Instrucción escrita 1
¿Puedes transcribir literalmente el fragmento del artículo sobre La mejor oferta que empieza en "La mejor oferta (2013)" y termina en "no es auténtica."?

El protagonista de La mejor oferta, Virgil Oldman (Geoffrey Rush), acreditado experto en detectar falsificaciones de obras de arte y en dirigir subastas, felicita de esta forma tan ceremoniosa ―y tan apropiada― a la que se ha convertido en su amada hacia la mitad de la película, que comienza con el cumpleaños del propio Oldman. Bueno, comienza el día anterior.
La mejor oferta (2013) es la historia de una falsificación dentro de una falsificación que se somete al juicio de un experto en detectar falsificaciones y en falsificar sus opiniones para sacar provecho de ello. El italiano Giuseppe Tornatore rubrica el guion y la dirección de una película que, entre otras cosas memorables, contiene diálogos que parecen artificiosos fuera de su contexto pero que encajan como un guante con el personaje que es su razón de ser, un hombre chapado a la antigua y elegante hasta la extenuación. Algunos juicios del protagonista, como es lógico dada su profesión, giran en torno a los plagios y la autenticidad. Como este:
―Es una falsificación ―dice Oldman de una pintura antigua en una tablilla.
―¿Cómo puede ser? Es preciosa.
―No he dicho que sea fea, dije que no es auténtica.

Datos proporcionados
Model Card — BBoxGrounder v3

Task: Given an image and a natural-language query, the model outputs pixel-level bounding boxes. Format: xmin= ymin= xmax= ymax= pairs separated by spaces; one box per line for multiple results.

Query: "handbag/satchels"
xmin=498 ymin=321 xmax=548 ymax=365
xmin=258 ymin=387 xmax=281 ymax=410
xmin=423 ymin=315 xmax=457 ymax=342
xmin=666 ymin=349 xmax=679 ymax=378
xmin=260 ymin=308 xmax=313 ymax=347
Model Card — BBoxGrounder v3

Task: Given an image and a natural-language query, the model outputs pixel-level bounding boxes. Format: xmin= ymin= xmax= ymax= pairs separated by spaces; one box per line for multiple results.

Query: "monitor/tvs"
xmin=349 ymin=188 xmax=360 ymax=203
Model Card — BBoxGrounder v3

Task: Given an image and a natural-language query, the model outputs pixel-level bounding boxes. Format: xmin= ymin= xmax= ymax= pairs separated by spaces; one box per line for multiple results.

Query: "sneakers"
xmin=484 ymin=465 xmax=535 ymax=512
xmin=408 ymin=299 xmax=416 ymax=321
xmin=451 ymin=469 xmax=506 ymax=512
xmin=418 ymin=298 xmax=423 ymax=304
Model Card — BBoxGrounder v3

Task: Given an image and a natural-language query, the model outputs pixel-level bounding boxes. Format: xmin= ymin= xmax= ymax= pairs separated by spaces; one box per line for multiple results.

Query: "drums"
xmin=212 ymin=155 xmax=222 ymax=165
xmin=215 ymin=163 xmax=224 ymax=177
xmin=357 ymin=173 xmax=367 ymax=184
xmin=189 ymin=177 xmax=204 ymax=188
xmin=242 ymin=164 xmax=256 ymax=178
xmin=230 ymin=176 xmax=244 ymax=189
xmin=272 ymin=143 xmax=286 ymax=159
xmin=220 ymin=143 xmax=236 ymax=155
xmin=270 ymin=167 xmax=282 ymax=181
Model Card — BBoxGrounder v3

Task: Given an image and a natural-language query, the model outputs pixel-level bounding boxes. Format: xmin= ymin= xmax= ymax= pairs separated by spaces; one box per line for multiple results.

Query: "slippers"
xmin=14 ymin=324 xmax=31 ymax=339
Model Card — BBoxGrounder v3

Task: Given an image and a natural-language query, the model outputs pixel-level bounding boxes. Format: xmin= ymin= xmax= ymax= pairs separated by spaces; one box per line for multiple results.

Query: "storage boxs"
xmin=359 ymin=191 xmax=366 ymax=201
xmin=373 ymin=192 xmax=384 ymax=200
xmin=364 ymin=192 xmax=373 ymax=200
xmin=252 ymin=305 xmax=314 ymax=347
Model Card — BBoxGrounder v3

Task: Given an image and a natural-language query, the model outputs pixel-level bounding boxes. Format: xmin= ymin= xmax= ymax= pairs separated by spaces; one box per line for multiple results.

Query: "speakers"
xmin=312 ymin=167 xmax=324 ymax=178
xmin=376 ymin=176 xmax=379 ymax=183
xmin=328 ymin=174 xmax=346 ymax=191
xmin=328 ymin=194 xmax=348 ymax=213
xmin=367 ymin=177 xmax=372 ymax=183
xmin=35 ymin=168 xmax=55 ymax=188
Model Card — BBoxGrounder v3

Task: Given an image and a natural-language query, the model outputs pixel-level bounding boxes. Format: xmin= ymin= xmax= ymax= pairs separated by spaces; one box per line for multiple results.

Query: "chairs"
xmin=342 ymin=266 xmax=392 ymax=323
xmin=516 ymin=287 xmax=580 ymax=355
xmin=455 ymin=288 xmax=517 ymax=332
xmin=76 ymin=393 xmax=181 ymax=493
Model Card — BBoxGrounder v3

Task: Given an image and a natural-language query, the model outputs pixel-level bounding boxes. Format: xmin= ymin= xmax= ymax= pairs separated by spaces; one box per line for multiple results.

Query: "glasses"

Instrucción escrita 2
¿Puedes reescribir solo los registros, empezando por el primero y terminando en la línea que contiene "xmin=349 ymin=188 xmax=360 ymax=203", ambos extremos incluidos, cambiando "Model Card" por "Ficha del modelo" y dejando todo lo demás igual?

Resultado 1
La mejor oferta (2013) es la historia de una falsificación dentro de una falsificación que se somete al juicio de un experto en detectar falsificaciones y en falsificar sus opiniones para sacar provecho de ello. El italiano Giuseppe Tornatore rubrica el guion y la dirección de una película que, entre otras cosas memorables, contiene diálogos que parecen artificiosos fuera de su contexto pero que encajan como un guante con el personaje que es su razón de ser, un hombre chapado a la antigua y elegante hasta la extenuación. Algunos juicios del protagonista, como es lógico dada su profesión, giran en torno a los plagios y la autenticidad. Como este:
―Es una falsificación ―dice Oldman de una pintura antigua en una tablilla.
―¿Cómo puede ser? Es preciosa.
―No he dicho que sea fea, dije que no es auténtica.

Resultado 2
Ficha del modelo — BBoxGrounder v3

Task: Given an image and a natural-language query, the model outputs pixel-level bounding boxes. Format: xmin= ymin= xmax= ymax= pairs separated by spaces; one box per line for multiple results.

Query: "handbag/satchels"
xmin=498 ymin=321 xmax=548 ymax=365
xmin=258 ymin=387 xmax=281 ymax=410
xmin=423 ymin=315 xmax=457 ymax=342
xmin=666 ymin=349 xmax=679 ymax=378
xmin=260 ymin=308 xmax=313 ymax=347
Ficha del modelo — BBoxGrounder v3

Task: Given an image and a natural-language query, the model outputs pixel-level bounding boxes. Format: xmin= ymin= xmax= ymax= pairs separated by spaces; one box per line for multiple results.

Query: "monitor/tvs"
xmin=349 ymin=188 xmax=360 ymax=203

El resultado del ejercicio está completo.